— Begin RAW DATA —

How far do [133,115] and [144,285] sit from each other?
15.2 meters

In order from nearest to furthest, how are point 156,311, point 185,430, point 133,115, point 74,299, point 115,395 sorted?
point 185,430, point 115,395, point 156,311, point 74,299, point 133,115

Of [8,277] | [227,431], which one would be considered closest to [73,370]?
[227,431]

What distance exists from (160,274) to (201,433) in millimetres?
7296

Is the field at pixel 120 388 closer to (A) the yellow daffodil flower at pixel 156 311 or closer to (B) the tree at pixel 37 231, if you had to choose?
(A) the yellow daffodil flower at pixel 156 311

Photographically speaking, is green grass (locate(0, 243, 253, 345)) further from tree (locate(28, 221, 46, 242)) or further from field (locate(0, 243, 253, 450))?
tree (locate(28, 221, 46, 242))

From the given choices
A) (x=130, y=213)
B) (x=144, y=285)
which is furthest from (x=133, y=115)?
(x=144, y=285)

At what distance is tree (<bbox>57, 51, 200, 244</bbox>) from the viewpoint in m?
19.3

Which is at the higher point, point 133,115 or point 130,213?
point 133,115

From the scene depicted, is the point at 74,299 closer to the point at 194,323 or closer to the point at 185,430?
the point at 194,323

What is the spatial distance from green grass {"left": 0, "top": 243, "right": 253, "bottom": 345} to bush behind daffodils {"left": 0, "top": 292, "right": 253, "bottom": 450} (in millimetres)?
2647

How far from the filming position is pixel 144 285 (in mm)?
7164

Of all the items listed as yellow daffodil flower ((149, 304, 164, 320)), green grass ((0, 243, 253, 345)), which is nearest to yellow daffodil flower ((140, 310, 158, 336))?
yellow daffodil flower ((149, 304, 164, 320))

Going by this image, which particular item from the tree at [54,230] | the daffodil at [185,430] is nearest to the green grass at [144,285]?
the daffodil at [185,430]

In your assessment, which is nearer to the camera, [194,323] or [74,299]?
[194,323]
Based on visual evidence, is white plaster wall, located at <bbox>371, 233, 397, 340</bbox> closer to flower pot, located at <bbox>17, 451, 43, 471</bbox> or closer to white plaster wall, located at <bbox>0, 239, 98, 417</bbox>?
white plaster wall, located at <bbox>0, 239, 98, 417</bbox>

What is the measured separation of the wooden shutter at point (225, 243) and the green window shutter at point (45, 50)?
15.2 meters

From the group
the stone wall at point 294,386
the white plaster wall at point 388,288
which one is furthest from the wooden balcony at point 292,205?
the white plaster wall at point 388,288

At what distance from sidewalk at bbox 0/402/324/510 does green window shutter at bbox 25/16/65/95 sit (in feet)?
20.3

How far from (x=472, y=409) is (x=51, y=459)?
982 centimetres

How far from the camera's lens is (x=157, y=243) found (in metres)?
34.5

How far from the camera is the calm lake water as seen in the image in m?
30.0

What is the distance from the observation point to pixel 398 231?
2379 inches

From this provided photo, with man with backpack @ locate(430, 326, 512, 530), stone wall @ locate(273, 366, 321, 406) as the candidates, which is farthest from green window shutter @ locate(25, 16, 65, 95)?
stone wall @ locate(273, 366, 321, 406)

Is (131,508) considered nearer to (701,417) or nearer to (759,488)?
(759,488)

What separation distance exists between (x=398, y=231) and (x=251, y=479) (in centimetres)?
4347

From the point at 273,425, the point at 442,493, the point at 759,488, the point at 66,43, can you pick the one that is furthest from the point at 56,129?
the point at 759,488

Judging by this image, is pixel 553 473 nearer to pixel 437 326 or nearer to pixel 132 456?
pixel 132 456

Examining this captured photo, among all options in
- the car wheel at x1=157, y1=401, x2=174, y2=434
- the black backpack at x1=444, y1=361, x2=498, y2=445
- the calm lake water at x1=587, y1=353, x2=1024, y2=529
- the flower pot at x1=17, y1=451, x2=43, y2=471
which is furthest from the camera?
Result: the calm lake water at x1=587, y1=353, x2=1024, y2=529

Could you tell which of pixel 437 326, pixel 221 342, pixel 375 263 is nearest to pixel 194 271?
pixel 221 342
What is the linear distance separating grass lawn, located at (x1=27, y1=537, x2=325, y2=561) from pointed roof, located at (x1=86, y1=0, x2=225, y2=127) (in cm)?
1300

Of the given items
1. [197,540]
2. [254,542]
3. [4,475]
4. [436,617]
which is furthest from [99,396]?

— End RAW DATA —

# GIVEN TASK
Word for word, quote the lines from the line containing "At what distance from" through the end of the material, both included, and nothing else.

# EXERCISE ANSWER
At what distance from sidewalk at bbox 0/402/324/510 does green window shutter at bbox 25/16/65/95 sit (in feet)?
20.3

How far from (x=472, y=409) is (x=51, y=459)?
982 centimetres

How far from the camera's lens is (x=157, y=243) found (in metres)?
34.5

How far from the camera is the calm lake water as seen in the image in m?
30.0

What is the distance from the observation point to pixel 398 231?
2379 inches

From this provided photo, with man with backpack @ locate(430, 326, 512, 530), stone wall @ locate(273, 366, 321, 406) as the candidates, which is farthest from green window shutter @ locate(25, 16, 65, 95)?
stone wall @ locate(273, 366, 321, 406)

Is (131,508) considered nearer to (701,417) or nearer to (759,488)?
(759,488)

What separation distance exists between (x=398, y=231) and (x=251, y=479) (in centimetres)?
4347

From the point at 273,425, the point at 442,493, the point at 759,488, the point at 66,43, can you pick the one that is furthest from the point at 56,129?
the point at 759,488

Judging by this image, is pixel 553 473 nearer to pixel 437 326 or nearer to pixel 132 456?
pixel 132 456

Examining this captured photo, among all options in
- the car wheel at x1=157, y1=401, x2=174, y2=434
- the black backpack at x1=444, y1=361, x2=498, y2=445
- the calm lake water at x1=587, y1=353, x2=1024, y2=529
- the flower pot at x1=17, y1=451, x2=43, y2=471
which is furthest from the camera?
Result: the calm lake water at x1=587, y1=353, x2=1024, y2=529

Could you tell which of pixel 437 326, pixel 221 342, pixel 375 263 is nearest to pixel 194 271?
pixel 221 342
What is the linear distance separating grass lawn, located at (x1=27, y1=537, x2=325, y2=561) from pointed roof, located at (x1=86, y1=0, x2=225, y2=127) (in cm)?
1300

Of the given items
1. [197,540]
2. [254,542]
3. [4,475]
4. [436,617]
which is furthest from [99,396]?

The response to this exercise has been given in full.